Le terme « Roms » signifie « homme » en Romani, une langue très ancienne, qui remonte au XIème siècle. Les premières populations se sont déplacées du Gange en Inde puis ont émigré, très progressivement, en traversant l’Asie pour rejoindre l’Europe. Elles sont arrivées en France au XVème siècle. Les Roms sont alors reçus par les Aristocrates européens, auprès desquels ils ont trouvé une protection : l’un d’entre eux a édité, en Bohème (région de la République tchèque actuelle), un sauf-conduit, c’est pour cela qu’ils ont été nommés « Bohémiens ».

Il y a eu sans doute bien des confusions, des interprétations diverses et politiques, pour qu’on les appelle également Tsiganes, du nom d’une ancienne secte d’Asie mineure et disparue à la même époque que l’arrivée des Roms en Europe. Ce sont des périodes d’esclavage et de persécutions en Europe occidentale, puis le génocide perpétré par les Nazis (entre 220 000 et 300 000 déportés), qui ont remis à jour ce terme de Tsiganes. Ces populations ont toujours été des « boucs émissaires » en situation de crise, notamment depuis la chute du mur de Berlin. Dans le sud de la France et en Espagne, où ces populations se sont mélangées et développées, c’est le mot « gitan » qui est utilisé. Les Manouches, quant à eux, sont ceux qui vivent dans l’Est de la France.
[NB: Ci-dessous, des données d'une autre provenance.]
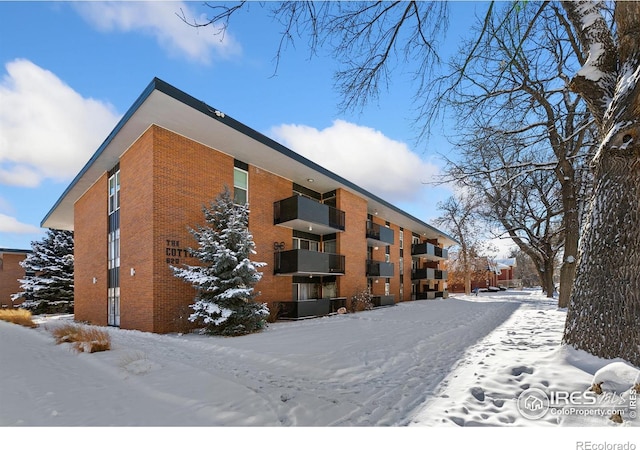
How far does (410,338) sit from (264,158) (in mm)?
9792

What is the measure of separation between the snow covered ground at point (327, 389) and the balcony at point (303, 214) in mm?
8476

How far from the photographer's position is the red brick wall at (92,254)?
15.6 m

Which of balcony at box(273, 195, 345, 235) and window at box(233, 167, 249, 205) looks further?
balcony at box(273, 195, 345, 235)

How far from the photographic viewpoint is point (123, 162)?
544 inches

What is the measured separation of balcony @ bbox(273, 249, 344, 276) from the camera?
15078 mm

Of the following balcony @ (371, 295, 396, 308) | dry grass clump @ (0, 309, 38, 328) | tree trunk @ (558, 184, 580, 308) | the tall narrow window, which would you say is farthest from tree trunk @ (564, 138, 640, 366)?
dry grass clump @ (0, 309, 38, 328)

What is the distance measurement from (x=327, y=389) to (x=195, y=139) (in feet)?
35.9

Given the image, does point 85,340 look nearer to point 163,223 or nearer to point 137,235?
point 163,223

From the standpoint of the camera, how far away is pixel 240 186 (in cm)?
1472

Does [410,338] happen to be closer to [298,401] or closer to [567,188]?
[298,401]

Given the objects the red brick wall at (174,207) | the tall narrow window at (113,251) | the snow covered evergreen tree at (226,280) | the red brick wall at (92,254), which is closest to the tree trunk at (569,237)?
the snow covered evergreen tree at (226,280)

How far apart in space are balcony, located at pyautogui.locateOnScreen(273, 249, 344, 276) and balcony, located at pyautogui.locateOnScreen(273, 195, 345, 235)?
5.38 ft

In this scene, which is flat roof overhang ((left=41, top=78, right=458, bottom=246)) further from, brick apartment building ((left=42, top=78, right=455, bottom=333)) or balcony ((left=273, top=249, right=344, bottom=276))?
balcony ((left=273, top=249, right=344, bottom=276))
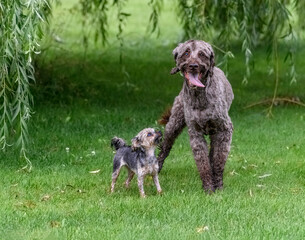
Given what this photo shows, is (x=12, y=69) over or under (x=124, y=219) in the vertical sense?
over

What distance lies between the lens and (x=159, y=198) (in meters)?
6.64

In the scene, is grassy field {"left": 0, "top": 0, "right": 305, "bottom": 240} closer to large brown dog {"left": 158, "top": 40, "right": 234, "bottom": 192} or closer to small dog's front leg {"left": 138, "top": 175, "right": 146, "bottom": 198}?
small dog's front leg {"left": 138, "top": 175, "right": 146, "bottom": 198}

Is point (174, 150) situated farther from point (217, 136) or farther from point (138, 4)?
point (138, 4)

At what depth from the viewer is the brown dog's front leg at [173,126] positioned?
7.47 meters

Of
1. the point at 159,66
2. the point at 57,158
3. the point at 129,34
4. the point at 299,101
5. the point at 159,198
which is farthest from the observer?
the point at 129,34

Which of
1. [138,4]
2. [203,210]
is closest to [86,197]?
[203,210]

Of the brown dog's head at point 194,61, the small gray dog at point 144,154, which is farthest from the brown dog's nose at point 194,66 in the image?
the small gray dog at point 144,154

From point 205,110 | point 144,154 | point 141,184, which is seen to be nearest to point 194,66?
point 205,110

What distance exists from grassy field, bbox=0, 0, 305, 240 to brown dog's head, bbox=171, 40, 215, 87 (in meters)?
0.99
Pour mettre fin aux connotations imprégnées de représentations négatives et cautionnant les politiques d’exclusion, et pour ne pas utiliser une appellation ethnique, la France a opté pour le terme juridique et administratif « gens du voyage ». Pourtant, dans notre pays, les Roms désignent actuellement les Roumains et Bulgares qui émigrent vers la France. Bien évidemment, l’histoire de ces peuples mériterait un bien plus long développement, mais nous comprenons mieux déjà d’où ils viennent.
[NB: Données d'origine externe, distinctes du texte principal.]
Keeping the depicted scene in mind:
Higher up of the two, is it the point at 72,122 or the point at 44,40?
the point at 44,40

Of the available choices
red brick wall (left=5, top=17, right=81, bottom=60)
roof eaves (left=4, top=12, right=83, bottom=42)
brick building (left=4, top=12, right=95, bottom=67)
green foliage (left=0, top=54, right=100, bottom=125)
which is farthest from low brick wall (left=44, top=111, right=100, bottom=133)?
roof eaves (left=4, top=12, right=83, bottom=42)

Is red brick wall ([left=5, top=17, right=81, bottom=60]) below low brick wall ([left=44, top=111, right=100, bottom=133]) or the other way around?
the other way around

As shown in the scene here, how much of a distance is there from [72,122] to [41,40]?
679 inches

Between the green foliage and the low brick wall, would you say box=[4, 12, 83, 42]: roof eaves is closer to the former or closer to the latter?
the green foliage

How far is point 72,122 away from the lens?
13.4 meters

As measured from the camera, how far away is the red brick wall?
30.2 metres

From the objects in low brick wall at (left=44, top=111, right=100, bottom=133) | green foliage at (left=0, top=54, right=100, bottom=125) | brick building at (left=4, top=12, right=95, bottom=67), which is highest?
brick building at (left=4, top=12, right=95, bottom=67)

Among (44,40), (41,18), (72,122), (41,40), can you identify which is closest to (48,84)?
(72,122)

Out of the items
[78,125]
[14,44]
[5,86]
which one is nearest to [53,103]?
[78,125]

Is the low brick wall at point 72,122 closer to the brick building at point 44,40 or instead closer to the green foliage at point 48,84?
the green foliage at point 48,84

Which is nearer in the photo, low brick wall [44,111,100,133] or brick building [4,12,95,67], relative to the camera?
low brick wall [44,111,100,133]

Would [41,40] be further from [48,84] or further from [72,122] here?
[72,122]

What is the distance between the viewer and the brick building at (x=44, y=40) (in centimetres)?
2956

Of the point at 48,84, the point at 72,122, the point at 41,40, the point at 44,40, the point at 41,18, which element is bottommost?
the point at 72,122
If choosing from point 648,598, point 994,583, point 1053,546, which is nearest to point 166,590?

Pourquoi ces peuples dérangent-ils autant ? Sans doute parce qu’ils attisent notre curiosité et nos stéréotypes sur ces voyageurs, nomades, artistes qui se déplacent de ville en ville, et dont on connaît partiellement, grâce aux médias, la musique, le cinéma ou le cirque… Ils exercent une certaine fascination, empreinte de jalousie peut-être pour les sédentaires casaniers que nous sommes. A contrario, ils attirent les accusations de vols, sont considérés comme envahisseurs quand ils occupent des terrains sans autorisation. Ces mamans qui mendient dans la rue avec leurs bébés dans leurs bras nous révulsent. Ils ne sont pas Français, et n’ont pas de titre de séjour les autorisant à travailler. Ils sont rejetés en Roumanie et de Bulgarie. Pourtant ils sont citoyens européens ! Où peuvent-ils donc mener une vie digne ?
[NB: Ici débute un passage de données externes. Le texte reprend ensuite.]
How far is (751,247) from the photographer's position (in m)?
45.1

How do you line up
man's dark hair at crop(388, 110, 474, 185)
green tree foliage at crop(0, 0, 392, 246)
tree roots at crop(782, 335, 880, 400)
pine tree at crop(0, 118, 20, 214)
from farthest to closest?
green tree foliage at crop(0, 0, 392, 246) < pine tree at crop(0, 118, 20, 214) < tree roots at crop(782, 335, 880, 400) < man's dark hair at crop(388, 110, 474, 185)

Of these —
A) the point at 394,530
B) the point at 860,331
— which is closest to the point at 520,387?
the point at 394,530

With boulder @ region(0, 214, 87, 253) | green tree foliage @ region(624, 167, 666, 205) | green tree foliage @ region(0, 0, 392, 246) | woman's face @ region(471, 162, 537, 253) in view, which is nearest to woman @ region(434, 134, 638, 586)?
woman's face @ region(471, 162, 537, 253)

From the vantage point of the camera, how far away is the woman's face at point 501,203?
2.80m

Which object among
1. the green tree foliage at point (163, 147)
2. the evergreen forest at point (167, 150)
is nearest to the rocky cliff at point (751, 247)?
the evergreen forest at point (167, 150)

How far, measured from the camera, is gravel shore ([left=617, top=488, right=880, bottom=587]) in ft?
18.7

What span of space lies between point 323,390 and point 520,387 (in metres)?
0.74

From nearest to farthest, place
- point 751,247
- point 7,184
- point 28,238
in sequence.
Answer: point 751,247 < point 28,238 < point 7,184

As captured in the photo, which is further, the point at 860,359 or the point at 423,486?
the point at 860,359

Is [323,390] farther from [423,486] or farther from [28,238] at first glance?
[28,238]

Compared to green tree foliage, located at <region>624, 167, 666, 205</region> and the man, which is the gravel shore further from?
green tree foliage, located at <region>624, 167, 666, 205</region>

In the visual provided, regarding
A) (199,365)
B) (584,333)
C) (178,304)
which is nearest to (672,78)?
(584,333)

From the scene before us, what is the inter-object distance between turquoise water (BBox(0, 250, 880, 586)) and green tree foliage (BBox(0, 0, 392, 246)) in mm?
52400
Il ne faut plus accepter cette situation. Des voix s’élèvent, à juste titre, parmi les élus de la gauche et parmi les associations. Comment aider ces populations ? Quelques pistes :

1) Intervenir auprès du parlement européen pour qu’une réelle politique soit mise en œuvre, en concertation avec les différents pays d’accueil

2) Exiger de nos municipalités qu’elles respectent la loi dite « Besson 2 », du 5 juillet 2000, obligeant les communes de plus de 5000 habitants à prévoir des emplacements de séjour dans des conditions dignes

3) Accentuer l’accompagnement durable des familles, avec les services municipaux, les écoles, les associations, les bailleurs

4) Intervenir systématiquement auprès des médias et déposer plainte dès qu’un élu prononce des propos indignes de nos principes républicains

5) Proposer d’inclure, dans les programmes d’histoire géographie sur la Seconde Guerre Mondiale, des contenus plus importants sur les persécutions des populations Roms.

« Pourquoi nous préoccuper des Roms et non des Français », diront celles et ceux qui hurlent avec les loups et ne font que répéter, voire cautionner, les préjugés qui circulent chaque jour sur les Roms ? Tout simplement parce nous leur sommes redevables, pour toute la culture qu’ils nous ont apportée depuis des siècles. Si nous étions dans le même cas, une population dont personne ne veut, qui a pourtant une histoire millénaire, une culture, un mode de vie, comment aimerions-nous être accueillis dans un autre pays ?

Nicolas Céléguègne
Délégué national du MDP à l’éducation et à l’égalité des chances.